2.7 base. (1) is here. (2) is here.
Declared using the def keyword.
>>> def test(arg):
... print(arg)
...
>>> test('hoge')
hoge
>>> test(arg="hogehoge")
hogehoge
If you add an asterisk before the argument, you can accept any number of arguments that do not specify a keyword.
>>> def test(a, b, *args):
... print(a, b, args)
...
>>> test(1, 2, 3, 4, 5)
(1, 2, (3, 4, 5))
#OK even in the sky
>>> test(1, 2)
(1, 2, ())
#Keywords cannot be specified
>>> test(1, 2, args = 3)
Traceback (most recent call last):
File "<stdin>", line 1, in <module>
TypeError: test() got an unexpected keyword argument 'args'
If you define an argument with two asterisks, you can take an undefined argument with a keyword specified.
>>> def test(a, b, **args):
... print(a, b, args)
...
>>> test(1, 2, c=3, d=4)
1, 2, {'c' : 3, 'd' : 4} #Substituted as a dictionary
#No keyword is NG
>>> test(1, 2, 3)
Traceback (most recent call last):
File "<stdin>", line 1, in <module>
TypeError: test() takes exactly 2 arguments (3 given)
Arguments like * val and ** args should be at the end of the argument list
>>> def test(arg="hogehoge"):
... print(arg)
...
>>> test()
hogehoge
Use the built-in function ʻopen ()`. The arguments are almost the same as C's fopen ().
>>> f = open("foo.txt", "r")
>>> s = f.read() #Read all file contents
>>> f.close
#In python3 series, file encoding/Has an argument that specifies the text encoding used for decoding
# f = open("foo.txt", "r", encoding='utf-8')
Python2 series open: http://docs.python.jp/2/library/functions.html?highlight=open#open
Python3 series open: http://docs.python.jp/3/library/functions.html?highlight=open#open
I'll omit it here, but there's a lot of information about Unicode support in Python3. For example this. http://postd.cc/why-python-3-exists/
The meaning of the second argument.
symbol | meaning |
---|---|
'r' | Open for reading(Default) |
'w' | Open for writing and the file is truncated first |
'x' | Open to exclusive generation and fail if the file exists |
'a' | Open for writing and add to the end if the file exists |
'b' | Binary mode |
't' | Text mode(Default) |
'+' | Open disk file for update(Read / write) |
f.read(size)
Reads the specified size (or the end of the file if omitted) from the file and returns a string.
f.readline(size)
Reads the specified number of lines (1 line if omitted) and returns a character string.
f.readlines(size)
Reads multiple lines from the file up to the specified number of lines (up to the end of the file if there is none) and returns a list with strings as elements.
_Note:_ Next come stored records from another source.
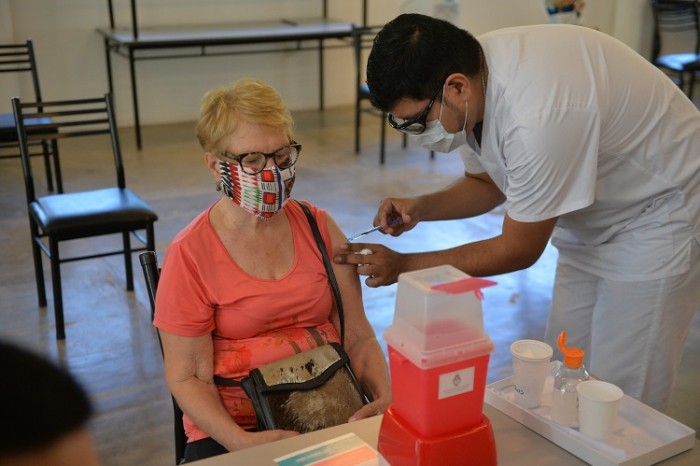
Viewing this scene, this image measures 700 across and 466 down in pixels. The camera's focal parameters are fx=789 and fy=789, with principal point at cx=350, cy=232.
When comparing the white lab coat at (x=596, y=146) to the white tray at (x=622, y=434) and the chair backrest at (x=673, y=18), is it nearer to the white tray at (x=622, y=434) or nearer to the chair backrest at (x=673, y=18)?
the white tray at (x=622, y=434)

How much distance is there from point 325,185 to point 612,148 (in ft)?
11.2

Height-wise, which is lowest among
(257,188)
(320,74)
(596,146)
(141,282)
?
(141,282)

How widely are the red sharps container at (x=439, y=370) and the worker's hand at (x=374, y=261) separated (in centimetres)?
48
sample: Process text file line by line
>>> f = open("test.txt", 'r')
>>> for line in f:
... print(line, end=" ") #Display line by line
f.write(str)
Write to a file by specifying a character string.
f.writelines(sequence)
Takes a sequence (list, etc.) that includes a string as an argument and writes it to a file (no newline character is added for each element).